> _WHAT THE TASK REQUIRES_: The lines below that include the word "illinois" are to be reported.

> _Data excerpts_:

┌──

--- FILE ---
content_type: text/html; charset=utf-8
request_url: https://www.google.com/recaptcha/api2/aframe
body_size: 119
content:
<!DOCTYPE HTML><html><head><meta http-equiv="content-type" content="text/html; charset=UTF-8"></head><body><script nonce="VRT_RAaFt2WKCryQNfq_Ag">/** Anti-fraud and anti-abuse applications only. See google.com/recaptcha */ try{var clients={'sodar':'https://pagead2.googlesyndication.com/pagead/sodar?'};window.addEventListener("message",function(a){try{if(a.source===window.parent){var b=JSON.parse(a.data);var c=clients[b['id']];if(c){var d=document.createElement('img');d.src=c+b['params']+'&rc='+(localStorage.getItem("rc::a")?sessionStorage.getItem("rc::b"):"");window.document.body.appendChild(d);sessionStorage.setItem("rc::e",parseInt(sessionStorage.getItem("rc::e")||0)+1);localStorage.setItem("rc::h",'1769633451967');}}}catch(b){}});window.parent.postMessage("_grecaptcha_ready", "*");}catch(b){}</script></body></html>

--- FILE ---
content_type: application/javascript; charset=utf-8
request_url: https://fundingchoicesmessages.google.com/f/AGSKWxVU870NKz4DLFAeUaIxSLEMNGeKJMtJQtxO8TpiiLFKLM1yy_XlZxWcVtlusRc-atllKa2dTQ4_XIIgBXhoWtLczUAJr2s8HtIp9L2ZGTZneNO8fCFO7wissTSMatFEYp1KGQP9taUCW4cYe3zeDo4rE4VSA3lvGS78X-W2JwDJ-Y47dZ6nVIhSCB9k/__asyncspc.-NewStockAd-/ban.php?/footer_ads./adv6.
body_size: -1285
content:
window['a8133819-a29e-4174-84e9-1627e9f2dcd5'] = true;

└──
┌──

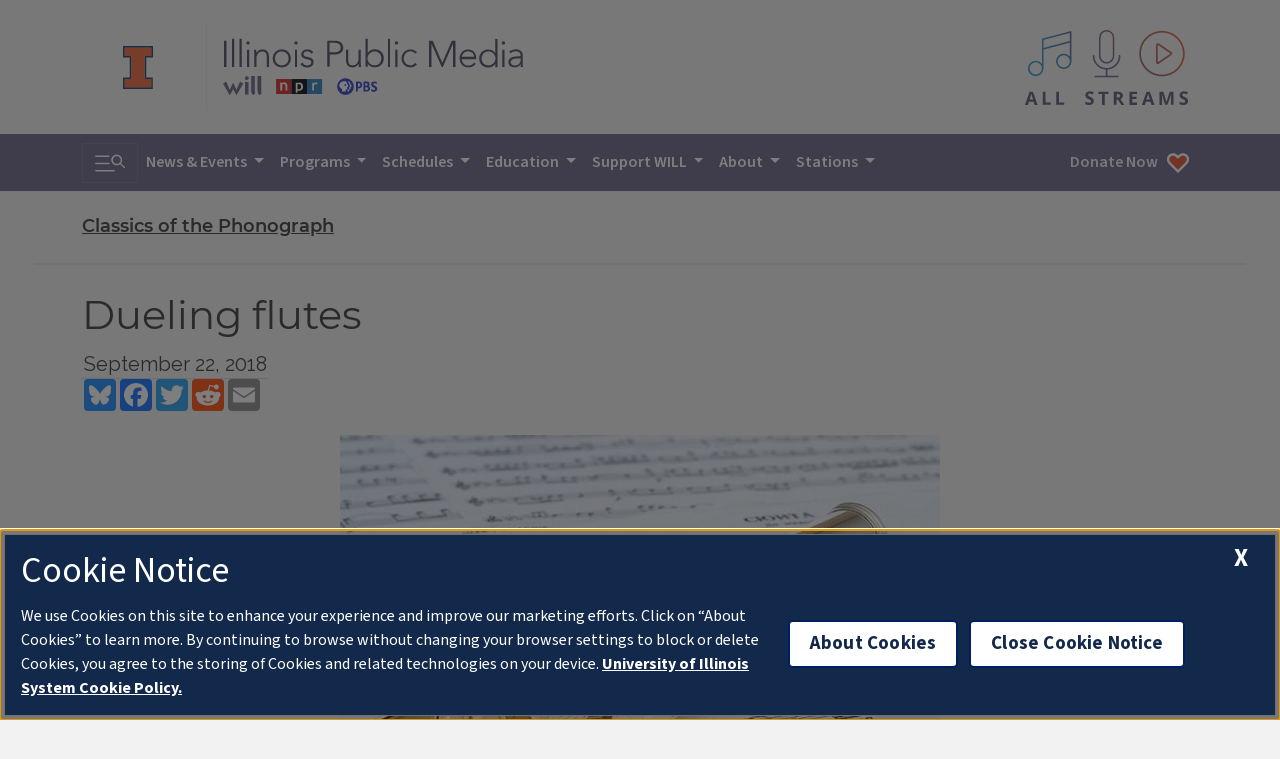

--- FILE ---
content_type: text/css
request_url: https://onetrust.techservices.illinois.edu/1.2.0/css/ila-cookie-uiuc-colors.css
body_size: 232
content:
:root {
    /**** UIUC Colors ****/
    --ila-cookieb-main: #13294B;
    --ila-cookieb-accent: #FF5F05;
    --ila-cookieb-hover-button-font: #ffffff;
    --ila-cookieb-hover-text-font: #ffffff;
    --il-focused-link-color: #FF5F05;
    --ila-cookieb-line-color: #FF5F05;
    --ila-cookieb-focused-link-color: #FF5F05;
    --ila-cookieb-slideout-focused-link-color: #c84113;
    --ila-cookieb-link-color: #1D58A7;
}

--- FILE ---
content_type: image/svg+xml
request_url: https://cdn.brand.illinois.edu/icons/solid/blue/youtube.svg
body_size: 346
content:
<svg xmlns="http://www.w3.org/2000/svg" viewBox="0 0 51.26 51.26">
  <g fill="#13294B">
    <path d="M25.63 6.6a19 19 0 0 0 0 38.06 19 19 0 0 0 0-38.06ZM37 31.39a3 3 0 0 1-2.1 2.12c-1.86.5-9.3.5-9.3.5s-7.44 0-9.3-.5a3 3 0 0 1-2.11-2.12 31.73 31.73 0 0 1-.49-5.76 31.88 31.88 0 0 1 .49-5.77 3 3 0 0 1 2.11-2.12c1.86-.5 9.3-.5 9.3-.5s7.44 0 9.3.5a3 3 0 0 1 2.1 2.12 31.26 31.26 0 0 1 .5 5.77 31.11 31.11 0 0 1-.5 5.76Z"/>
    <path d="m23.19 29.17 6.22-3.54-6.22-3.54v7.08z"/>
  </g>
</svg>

└──

> _ANSWER_:
request_url: https://onetrust.techservices.illinois.edu/1.2.0/css/ila-cookie-uiuc-colors.css
request_url: https://cdn.brand.illinois.edu/icons/solid/blue/youtube.svg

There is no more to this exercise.